На взгляд Тани, в толстухе было что-то овощное: какой-то брюквенный цвет лица, волосы, гладко приглаженные, лежали луковой шелухой, она была рыхла, уши краснели от любопытства, прозрачные, как ломтики свеклы. Речь она сводила на Онуфрия Ипатыча.
— Не наговорится он о вас, уж какая вы заботливая мать, и жена любящая… Вчера весь вечер протолковал, все вас мне в пример ставил. И глаза горят. А уж я его знаю: у него чувств немного, но сильные.
Она тараторила непрестанно, ухитрилась даже чуть не прямо задать вопрос: будет ли она изменять мужу. Таня не находила слов для отпора и невежливо прервала визит, воспользовавшись тем, что ее из спальни позвала Мариночка. «Да, тут ставят каждое лыко в строку, — сказала она себе. — И если Онуфрий Ипатыч действительно избрал ее своей поверенной, его не следует пускать на порог».

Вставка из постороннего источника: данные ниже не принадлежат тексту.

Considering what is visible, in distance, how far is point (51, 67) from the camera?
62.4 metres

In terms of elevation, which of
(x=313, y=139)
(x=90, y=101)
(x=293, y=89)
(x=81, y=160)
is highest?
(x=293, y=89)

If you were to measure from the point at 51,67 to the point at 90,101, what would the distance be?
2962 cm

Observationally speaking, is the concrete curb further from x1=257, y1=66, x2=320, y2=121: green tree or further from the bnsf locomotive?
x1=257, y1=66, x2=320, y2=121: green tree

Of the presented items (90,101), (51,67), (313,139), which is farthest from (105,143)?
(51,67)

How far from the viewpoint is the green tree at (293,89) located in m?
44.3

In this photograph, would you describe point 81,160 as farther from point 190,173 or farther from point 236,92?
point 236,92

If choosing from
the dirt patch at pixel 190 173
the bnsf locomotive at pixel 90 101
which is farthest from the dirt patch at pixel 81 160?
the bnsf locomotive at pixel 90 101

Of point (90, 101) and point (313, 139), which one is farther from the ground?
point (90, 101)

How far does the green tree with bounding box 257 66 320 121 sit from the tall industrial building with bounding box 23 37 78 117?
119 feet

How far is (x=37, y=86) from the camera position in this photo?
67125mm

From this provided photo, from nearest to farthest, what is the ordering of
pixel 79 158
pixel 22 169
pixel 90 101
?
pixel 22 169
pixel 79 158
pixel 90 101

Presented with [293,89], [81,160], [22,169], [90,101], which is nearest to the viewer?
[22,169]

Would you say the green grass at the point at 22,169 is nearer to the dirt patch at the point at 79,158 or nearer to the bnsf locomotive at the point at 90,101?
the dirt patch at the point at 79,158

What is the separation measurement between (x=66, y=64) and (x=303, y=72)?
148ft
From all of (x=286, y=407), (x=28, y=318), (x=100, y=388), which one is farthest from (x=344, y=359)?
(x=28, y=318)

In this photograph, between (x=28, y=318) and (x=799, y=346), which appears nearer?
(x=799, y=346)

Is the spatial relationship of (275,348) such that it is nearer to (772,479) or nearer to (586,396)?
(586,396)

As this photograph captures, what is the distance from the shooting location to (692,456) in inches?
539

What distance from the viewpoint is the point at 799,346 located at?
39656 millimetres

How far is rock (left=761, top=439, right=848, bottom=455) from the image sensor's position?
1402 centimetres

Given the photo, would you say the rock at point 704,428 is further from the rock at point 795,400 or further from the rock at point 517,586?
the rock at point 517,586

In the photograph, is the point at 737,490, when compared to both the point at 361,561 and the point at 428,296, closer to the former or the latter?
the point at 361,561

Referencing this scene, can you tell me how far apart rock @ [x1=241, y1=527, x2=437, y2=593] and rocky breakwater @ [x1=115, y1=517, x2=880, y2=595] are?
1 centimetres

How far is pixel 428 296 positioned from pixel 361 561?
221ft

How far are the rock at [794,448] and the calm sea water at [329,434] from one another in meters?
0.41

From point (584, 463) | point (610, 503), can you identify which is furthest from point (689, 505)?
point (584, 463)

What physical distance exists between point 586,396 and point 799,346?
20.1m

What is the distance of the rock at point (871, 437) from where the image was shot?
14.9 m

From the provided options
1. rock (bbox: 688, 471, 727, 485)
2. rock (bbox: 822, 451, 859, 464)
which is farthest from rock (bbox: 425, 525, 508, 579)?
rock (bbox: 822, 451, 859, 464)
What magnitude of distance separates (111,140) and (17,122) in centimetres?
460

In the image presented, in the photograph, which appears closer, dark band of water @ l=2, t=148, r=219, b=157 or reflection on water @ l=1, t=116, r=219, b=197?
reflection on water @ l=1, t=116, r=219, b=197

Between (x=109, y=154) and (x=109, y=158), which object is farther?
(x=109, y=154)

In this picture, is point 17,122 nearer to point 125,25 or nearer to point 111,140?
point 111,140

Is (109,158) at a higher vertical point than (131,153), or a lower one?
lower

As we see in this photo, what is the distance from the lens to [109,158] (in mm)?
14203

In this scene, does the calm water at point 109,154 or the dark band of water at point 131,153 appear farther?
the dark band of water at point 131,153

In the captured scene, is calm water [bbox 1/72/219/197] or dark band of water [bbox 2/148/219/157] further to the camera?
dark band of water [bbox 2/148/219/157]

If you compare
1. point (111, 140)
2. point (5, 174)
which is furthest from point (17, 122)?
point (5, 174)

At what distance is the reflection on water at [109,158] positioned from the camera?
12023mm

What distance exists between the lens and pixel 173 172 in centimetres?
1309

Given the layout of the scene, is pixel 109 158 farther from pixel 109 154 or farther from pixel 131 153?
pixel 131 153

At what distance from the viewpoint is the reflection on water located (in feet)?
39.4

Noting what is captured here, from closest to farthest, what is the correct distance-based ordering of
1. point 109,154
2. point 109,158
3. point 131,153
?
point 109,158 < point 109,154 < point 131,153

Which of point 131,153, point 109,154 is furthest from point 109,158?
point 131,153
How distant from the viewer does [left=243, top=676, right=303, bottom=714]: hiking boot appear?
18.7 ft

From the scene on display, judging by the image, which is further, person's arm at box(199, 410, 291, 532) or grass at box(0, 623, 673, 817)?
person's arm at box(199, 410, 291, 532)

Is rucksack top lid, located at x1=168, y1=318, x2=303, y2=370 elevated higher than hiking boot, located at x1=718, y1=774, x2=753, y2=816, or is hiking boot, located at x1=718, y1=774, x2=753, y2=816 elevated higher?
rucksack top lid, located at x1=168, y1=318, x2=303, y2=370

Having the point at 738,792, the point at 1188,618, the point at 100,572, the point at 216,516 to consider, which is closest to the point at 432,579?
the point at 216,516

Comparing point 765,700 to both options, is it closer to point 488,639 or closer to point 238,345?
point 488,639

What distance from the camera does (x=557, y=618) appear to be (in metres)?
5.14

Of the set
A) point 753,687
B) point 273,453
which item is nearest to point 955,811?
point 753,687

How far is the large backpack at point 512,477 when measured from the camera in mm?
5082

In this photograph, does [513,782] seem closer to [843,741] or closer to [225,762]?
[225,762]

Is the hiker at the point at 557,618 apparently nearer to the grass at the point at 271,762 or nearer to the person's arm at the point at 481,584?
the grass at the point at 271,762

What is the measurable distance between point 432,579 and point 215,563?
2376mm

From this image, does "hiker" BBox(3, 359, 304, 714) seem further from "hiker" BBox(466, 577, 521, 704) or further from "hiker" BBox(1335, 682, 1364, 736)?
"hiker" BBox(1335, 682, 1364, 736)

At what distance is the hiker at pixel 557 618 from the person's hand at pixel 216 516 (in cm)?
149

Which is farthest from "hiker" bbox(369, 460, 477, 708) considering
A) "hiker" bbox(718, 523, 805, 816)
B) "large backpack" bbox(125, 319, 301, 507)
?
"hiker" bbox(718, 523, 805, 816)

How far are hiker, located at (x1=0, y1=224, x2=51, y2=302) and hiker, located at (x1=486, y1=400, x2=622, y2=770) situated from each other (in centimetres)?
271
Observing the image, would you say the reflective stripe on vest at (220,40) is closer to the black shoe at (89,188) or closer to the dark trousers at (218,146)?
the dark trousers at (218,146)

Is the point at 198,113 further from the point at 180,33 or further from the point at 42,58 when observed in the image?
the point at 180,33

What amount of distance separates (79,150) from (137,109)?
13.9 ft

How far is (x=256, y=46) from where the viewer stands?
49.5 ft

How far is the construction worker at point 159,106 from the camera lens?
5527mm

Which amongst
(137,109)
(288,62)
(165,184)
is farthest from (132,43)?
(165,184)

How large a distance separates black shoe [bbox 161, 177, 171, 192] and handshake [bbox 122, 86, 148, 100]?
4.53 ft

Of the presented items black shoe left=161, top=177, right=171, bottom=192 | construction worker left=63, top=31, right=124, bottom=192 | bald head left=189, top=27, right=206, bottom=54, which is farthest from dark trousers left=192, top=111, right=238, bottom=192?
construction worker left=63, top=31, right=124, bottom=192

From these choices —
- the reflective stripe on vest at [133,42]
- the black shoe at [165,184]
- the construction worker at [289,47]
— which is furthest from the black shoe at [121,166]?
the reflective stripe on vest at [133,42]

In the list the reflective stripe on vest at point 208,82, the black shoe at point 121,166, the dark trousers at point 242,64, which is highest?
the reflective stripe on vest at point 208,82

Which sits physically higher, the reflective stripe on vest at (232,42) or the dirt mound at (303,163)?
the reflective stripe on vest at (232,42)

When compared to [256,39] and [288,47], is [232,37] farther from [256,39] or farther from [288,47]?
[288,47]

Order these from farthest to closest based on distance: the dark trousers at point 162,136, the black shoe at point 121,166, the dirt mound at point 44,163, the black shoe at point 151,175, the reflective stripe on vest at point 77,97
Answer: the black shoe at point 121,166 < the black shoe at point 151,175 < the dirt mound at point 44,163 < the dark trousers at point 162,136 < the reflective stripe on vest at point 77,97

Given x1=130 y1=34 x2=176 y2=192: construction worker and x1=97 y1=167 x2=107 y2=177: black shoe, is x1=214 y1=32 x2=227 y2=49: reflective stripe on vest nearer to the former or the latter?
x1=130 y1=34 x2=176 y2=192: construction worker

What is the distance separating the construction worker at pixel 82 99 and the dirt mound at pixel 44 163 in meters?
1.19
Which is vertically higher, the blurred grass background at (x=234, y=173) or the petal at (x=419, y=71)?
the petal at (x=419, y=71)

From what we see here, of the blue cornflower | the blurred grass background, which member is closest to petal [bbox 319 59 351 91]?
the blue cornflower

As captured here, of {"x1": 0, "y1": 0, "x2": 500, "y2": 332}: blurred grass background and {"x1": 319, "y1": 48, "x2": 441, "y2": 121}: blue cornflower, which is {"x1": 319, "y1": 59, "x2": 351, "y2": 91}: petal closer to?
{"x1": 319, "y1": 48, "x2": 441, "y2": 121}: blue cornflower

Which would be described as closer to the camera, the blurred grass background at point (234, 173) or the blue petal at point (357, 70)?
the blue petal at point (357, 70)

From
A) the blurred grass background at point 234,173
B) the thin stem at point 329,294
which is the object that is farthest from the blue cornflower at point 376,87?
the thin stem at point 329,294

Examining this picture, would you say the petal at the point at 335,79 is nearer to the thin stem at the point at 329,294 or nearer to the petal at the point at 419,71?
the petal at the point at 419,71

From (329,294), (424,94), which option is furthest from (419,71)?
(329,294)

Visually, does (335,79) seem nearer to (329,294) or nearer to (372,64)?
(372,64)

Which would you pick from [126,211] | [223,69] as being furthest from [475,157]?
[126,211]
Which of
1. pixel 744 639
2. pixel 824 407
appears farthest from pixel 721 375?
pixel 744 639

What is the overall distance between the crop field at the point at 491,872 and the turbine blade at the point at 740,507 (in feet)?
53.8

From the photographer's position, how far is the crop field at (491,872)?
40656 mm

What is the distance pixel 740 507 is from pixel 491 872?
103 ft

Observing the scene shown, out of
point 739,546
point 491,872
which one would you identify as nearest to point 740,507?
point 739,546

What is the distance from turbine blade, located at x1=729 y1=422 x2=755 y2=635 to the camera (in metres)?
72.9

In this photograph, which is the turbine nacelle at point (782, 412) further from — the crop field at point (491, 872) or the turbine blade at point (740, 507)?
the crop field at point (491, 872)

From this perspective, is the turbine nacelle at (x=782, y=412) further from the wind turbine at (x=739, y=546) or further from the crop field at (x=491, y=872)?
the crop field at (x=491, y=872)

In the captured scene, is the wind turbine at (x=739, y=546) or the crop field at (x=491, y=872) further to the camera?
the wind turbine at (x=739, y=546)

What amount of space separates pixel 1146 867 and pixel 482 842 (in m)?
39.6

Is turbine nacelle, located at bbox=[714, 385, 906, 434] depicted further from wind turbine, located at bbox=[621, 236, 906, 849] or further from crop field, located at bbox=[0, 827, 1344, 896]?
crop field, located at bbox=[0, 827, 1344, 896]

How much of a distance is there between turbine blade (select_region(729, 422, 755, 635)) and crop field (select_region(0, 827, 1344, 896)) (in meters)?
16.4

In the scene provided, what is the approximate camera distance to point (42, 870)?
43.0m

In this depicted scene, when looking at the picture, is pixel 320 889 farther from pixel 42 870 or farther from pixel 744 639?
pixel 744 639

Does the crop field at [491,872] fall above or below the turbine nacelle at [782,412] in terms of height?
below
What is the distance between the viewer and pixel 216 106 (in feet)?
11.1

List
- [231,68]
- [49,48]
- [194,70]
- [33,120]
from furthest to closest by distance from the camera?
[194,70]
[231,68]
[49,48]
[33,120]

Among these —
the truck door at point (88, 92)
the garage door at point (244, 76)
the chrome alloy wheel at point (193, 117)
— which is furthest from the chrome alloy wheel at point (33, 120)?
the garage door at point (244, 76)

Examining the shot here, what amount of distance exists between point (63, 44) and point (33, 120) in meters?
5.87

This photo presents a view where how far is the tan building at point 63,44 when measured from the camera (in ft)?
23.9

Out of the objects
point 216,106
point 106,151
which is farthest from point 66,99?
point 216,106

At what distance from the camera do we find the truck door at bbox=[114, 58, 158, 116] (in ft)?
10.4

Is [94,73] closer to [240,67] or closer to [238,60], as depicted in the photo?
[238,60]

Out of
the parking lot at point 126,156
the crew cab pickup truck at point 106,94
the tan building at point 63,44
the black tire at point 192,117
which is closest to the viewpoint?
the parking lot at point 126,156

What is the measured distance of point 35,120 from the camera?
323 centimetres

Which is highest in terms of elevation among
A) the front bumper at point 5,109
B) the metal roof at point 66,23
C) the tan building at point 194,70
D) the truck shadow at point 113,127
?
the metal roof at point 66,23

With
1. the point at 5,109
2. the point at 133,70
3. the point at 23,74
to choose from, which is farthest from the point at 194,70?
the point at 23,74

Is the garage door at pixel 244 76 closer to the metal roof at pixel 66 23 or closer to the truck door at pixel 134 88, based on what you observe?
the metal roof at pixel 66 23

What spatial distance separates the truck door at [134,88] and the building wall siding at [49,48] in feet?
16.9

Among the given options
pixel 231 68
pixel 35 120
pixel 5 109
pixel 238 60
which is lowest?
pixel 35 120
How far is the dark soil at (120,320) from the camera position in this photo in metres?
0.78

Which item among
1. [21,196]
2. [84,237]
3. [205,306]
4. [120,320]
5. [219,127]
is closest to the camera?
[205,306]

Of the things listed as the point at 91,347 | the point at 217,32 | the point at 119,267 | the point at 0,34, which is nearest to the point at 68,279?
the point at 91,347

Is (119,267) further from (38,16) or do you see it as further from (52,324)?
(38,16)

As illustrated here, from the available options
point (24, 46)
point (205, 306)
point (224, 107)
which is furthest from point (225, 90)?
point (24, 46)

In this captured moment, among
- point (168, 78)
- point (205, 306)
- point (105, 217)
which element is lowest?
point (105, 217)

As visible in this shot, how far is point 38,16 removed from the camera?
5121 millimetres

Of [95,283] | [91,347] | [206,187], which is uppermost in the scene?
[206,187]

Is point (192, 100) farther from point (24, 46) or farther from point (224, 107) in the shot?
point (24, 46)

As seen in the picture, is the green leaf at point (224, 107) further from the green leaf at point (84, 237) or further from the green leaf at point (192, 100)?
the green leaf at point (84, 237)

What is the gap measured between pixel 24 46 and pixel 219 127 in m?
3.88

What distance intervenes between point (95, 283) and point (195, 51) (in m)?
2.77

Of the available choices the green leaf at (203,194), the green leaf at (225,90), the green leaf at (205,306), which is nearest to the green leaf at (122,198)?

— Зла, худа и холодна, — определила ее Марья Ивановна мужу. — Щука какая-то. И чего это наш патлатый в ней нашел? Фантазия!
I
Мариночка умерла в конце октября, по мнению седоусого фельдшера, от воспаления легких. Покашляла два дня, пожаловалась на боль в правом боку, затихла, лежала с открытыми глазами, и никто не заметил, как она их закрыла, как остановилось ее дыхание. Мать взглянула на нее и отчаянно закричала. Лик трупика испугал ее страшным сходством с лицом мужа; перед ней лежала уменьшенная алебастровая маска Михаила Михайловича. Это ударило в сердце как дурное предчувствие. Но тут же все мысли о живом вытеснила скорбь. Девочку похоронили на песчаном кладбище молокан. Мать занавесила окна в спальне и почти не выходила оттуда из серого сумрака, плача и отдыхая от рыданий, раздражаясь от каждого резкого звука, от луча, пробивавшегося из соседней освещенной комнаты сквозь дверную щель. Крейслер казнил себя поздним сожаленьем, что мало обращал внимания на дочь, болезненную и тихую, и теперь, когда вынесли гроб, он подумал, что вынули душу из их брака. После Мариночки у них не было детей. Раньше огорчение Крейслера смягчалось размышлениями о трудности воспитывать детей, да еще в такое время; теперь эти размышления казались пошлыми пустяками, и тоска не покидала его. Стали чаще мучить мысли о смерти, он сделался мнительным, терзался из-за каждого самого легкого заболевания. Из этого состояния его, к счастью, выводили тревоги дела.
Все новые донесения шли о зараженности района саранчой из Михайловки и Термигоя, Беюк-Шора и Асад-Абада, Карамакчи и Чертанкуля, Абгерма и Каша. Крейслер понимал, что его округ непомерно огромен, — не объехать, участковый агроном сбежал еще при мусаватистах, как вообще отсюда бежали все, кто мог мало-мальски устроиться в другом месте. Но его даже утешала самая безмерность забот. Разведчик Плесков писал:
«Полчища саранчи следовали непрерывной волной со стороны озера Бея. И когда опускались на землю отдельные стаи, то занимали площадь в несколько квадратных верст и представляли собой толщу, достигающую до колен лошади».